## start Selected excerpt

# How long are your goats locked up for the night?.?



## GoatCrazyLady (Oct 17, 2012)

Is 14 hours to long?


----------



## Straw Hat Kikos (Oct 17, 2012)

I don't lock mine up at all. I keep my Kikos with two dogs and they have a shelter but they choose if they go in or not. Most nights they choose outside the shelter and lie down together. The dogs bark almost all night and keep anything away. Same with the Nigerian bucks. They also have two dogs and a shelter that they choose if they want in or out. The Nigerian does are in a field much closer to the house and they don't have anybody in with them. The do share a fence line with the bucks so the dogs keep anything away for them too.

Oh and yes, imo, 14 hours is way to long.


----------



## aggieterpkatie (Oct 17, 2012)

They're not locked up at all.  They're out in their pasture with a shelter. No guard dog, just field fence and a hot wire.


----------



## marlowmanor (Oct 17, 2012)

Ours get locked up around 6pm (DH feeds and locks up before he heads to work) and let out in the mornings when I get up which can be between 8 and 9am. That's about 14 hours there and I am seeing no ill effects from it. They go right out and start browsing. It's possible that we may just start letting them choose to stay or go at night but right now we are trying to play it safe. We don't want anyone getting an idea to mess with the goats at night. My goats have a 10x12 space for night time too, access to hay and water. Plenty of room for them to roam around and munch on hay all night if they wish.

So in answer to OP question. I think if they have plenty of room to roam around in their night time enclosure that 14 hours isn't bad. I'd just have hay and water available for them at night.


----------



## Tmaxson (Oct 17, 2012)

The only time I have locked mine up at night is when the moms just kidded and I do have to say that with my second kidding they were only locked up at night for a couple days vs a couple weeks.  Mine only choose to go inside when it's raining.  Are you locking them up for protection reasons?


----------



## Catahoula (Oct 17, 2012)

I start locking my goats up at night earlier and earlier...depending on the daylight left and even earlier if there is a storm. Then I let them out around 8am...  It could be more than 14 hours easy...especially when we get less daylight in the winter. I have hay and water inside their 10x10 till we can expand and enclosed more space for them. We have bears and mountain lions so we must lock them up.


----------



## 20kidsonhill (Oct 17, 2012)

Great subject. 
Location: Virginia
We have not had a problem with preditors.

## end Selected excerpt

Exercise details ->
Copy out the portion of the forum thread on locking up goats at night from "The only time" up to and including "lock them up.".

## start Dataset section

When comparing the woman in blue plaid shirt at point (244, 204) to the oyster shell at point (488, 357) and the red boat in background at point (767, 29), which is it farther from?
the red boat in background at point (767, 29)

## end Dataset section

Exercise solution ->
The only time I have locked mine up at night is when the moms just kidded and I do have to say that with my second kidding they were only locked up at night for a couple days vs a couple weeks.  Mine only choose to go inside when it's raining.  Are you locking them up for protection reasons?


----------



## Catahoula (Oct 17, 2012)

I start locking my goats up at night earlier and earlier...depending on the daylight left and even earlier if there is a storm. Then I let them out around 8am...  It could be more than 14 hours easy...especially when we get less daylight in the winter. I have hay and water inside their 10x10 till we can expand and enclosed more space for them. We have bears and mountain lions so we must lock them up.